A matter of restraint for Microsoft By Charles Babcock, Inter@ctive Week June 13, 2000 6:04 AM PT
The Department of Justice's antitrust case against Microsoft represents a junction of the free enterprise and fair play crosscurrents that underlie American business culture. We want the rules to ensure that everyone has an equal chance; we also want to reward the enterprising with success.
The outcome of the Microsoft case illustrates, if nothing else, that these can be contradictory desires.
Microsoft became a monopoly power, not because of its ruthless ability to drive competitors out of business, but because it was at the forefront of understanding the true meaning of the revolution in cheap personal computer hardware and software.
The company understood that if it could get into core markets and set de facto standards, a huge body of software developers would follow its lead and create value by generating products around those standards. In its early days, Microsoft did this competitively and fairly, supplying the technology that developers needed.

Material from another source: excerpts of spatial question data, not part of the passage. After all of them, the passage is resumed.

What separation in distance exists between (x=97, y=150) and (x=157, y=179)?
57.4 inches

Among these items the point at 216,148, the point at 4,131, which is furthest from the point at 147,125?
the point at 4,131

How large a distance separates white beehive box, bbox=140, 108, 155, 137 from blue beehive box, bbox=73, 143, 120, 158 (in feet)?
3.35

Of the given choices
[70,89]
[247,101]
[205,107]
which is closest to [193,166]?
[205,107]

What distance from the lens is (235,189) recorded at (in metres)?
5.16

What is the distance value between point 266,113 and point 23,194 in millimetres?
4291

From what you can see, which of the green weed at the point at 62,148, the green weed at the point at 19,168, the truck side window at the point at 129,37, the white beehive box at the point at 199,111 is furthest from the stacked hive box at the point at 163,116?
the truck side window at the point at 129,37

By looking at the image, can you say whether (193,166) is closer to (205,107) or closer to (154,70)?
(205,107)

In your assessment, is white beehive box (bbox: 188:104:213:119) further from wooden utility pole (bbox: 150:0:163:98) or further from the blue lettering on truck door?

The clearest challenge to its monopoly power was the appearance of Java. Another company -- namely Sun Microsystems -- was commanding the attention and loyalty of developers, and hence presenting a direct challenge to the underpinnings of not the existing Windows monopoly, but Microsoft's ability to sustain that monopoly and extend it.
This is why Microsoft's overreaching moves to produce a Windows-specific version of Java becomes so damning. It was within Microsoft's power to produce Java tools that ran superlatively on Windows, but were still compatible with everyone else's systems. Instead, the software giant chose to produce tools that ran superlatively on Windows -- and only on Windows.
Until Microsoft crossed this Rubicon, it can mainly be illustrated that software prices fell in market after market that Microsoft entered and that this clearly benefited consumers. That's one reason why consumers show so little appetite for the breakup of Microsoft.
Falling prices are contrary to classic economic theory and critiques of monopolies.
Because Microsoft was able to seize a technology dislocation -- the PC revolution -- and drive that trend, the company became a new style of monopoly -- one that enlarges its position by driving down prices and undercutting opportunity in the next phase of expansion.
This is a starkly real hazard to would-be competitors. But it is an ill-defined one.
In the government's antitrust case against the Redmond, Wash., company, it seemed to me that neither U.S. District Court Judge Thomas Penfield Jackson nor the DOJ prosecutors convincingly addressed the issue of consumer harm, other than to speculate on how Netscape Communications might have survived if only Microsoft had not engaged in its monopoly tactics.
This is not proof by the previous standard of reduced competition and rising prices.
Jackson is creating a new antitrust law as he makes this ruling.
Let's hope, as we review the written descision, that it leans toward addressing the hazard of too much economic power restraining trade, and not toward a set of rules geared to restrain the next technology revolution.